Saturday, October 29, 2011

Navy has evacuation plan if roads blocked

Navy has evacuation plan if roads blocked

The Royal Thai Navy has readied its plan to evacuate Bangkok residents by sea if other means of transport are no longer practical, according to Commander-in-Chief Admiral Surasak Hoonrerng-rom.

The Navy chief said evacuees would be taken to the Navy school in nearby Samut Prakan province before being transported by sea to Chon Buri and other provinces.

However, this plan would only be used if land transport was not possible or inconvenient because of heavy flooding on roads.

The Navy has also provided a number of large rafts to serve as floating rescue centres in the western part of Bangkok, which has been heavily flooded over the past few days.

"Once the government issues its order for the Navy to help, we are ready to serve with our trucks and vessels. We believe that the government's Flood Relief Operation Command (FROC) has done its best to solve the flood crisis.

"We've mobilised a large number of personnel to help in 16 districts of Bangkok. During the high tide over this weekend, we're worried there could be floods in Bangkok along the banks of Chao Phraya River," he said.

FROC has set up five transport centres in Bangkok to help move the city's evacuees to other provinces.

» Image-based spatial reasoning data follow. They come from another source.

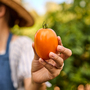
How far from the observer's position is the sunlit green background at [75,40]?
2082 millimetres

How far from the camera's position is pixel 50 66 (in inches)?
39.0

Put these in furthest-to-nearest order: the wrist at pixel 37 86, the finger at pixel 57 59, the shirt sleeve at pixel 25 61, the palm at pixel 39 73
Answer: the shirt sleeve at pixel 25 61 < the wrist at pixel 37 86 < the palm at pixel 39 73 < the finger at pixel 57 59

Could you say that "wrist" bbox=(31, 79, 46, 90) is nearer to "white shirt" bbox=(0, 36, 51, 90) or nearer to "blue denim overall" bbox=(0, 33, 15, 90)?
"white shirt" bbox=(0, 36, 51, 90)

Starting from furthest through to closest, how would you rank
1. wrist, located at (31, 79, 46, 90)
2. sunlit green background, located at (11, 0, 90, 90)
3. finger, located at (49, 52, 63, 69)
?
1. sunlit green background, located at (11, 0, 90, 90)
2. wrist, located at (31, 79, 46, 90)
3. finger, located at (49, 52, 63, 69)

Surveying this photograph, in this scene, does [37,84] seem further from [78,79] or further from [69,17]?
[69,17]

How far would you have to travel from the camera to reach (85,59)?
232cm

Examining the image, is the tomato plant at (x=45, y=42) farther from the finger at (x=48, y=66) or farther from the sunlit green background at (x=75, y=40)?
the sunlit green background at (x=75, y=40)

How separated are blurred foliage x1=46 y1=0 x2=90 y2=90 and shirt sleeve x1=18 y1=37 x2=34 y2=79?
0.63m

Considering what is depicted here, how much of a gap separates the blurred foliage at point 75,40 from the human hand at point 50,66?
3.04 ft

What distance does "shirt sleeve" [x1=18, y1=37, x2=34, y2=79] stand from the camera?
1.56 metres

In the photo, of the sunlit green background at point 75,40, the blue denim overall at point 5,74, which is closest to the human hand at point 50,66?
the blue denim overall at point 5,74

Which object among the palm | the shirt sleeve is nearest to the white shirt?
the shirt sleeve

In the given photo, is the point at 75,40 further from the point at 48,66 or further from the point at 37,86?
the point at 48,66

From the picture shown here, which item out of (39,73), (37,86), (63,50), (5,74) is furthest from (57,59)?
(5,74)
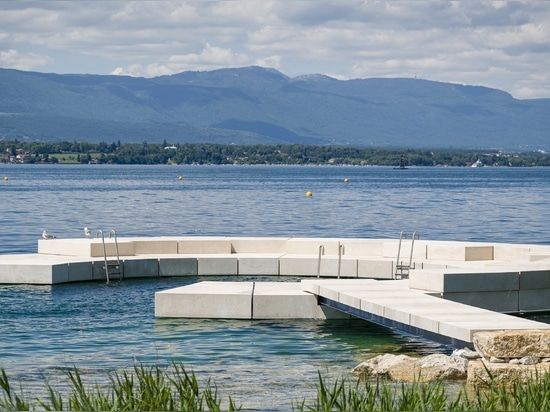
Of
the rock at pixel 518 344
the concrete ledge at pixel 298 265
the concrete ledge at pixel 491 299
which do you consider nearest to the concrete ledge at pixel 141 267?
the concrete ledge at pixel 298 265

These are at the Thai-Japanese Sports Stadium in Din Daeng, plus Fashion Island shopping centre in Ramindra, Holland Brewery on Rama 2 Road, The Mall Bang Khae on Petchakasem Road and Wat Sri-eam near Bang Na Trad Road KM4.5.

Free transport will be provided for those who want to stay at the government's temporary shelters in nine provinces, namely, Kanchanaburi, Ratchaburi, Chachaengsao, Samut Prakan, Samut Sakhon, Saraburi, Nakhon Nayok and Nakhon Ratchasima.

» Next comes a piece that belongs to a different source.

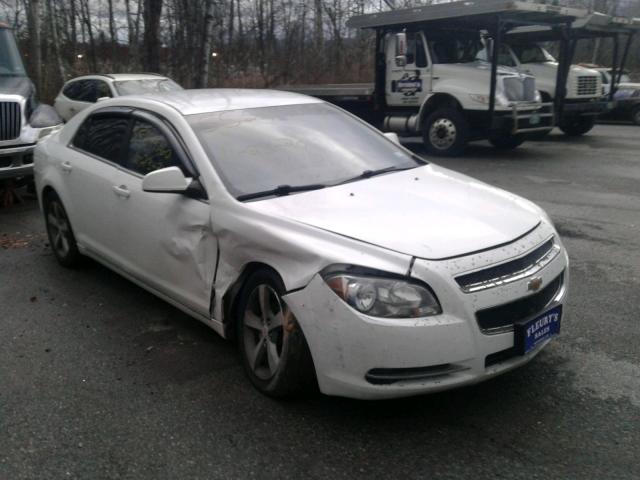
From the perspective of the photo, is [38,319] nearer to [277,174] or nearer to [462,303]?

There were few evacuees at each of these centres yesterday. Staff at the Thai-Japanese stadium reported about 100 people registered, while the Fashion Island centre reported only 24 people registered by yesterday afternoon.

Meanwhile, Transport Minister Sukampol Suwannathat said the government had asked the Bangkok Mass Transit Agency to provide a total of 3,000 buses to transport evacuees.

In a worst-case scenario, as many as 350,000 people may want to leave Bangkok, he said.

On the road-digging plan, Sukampol said the government had decided it wasn't necessary because cutting sections of five roads in the east of Bangkok would not help drain more water into the sea.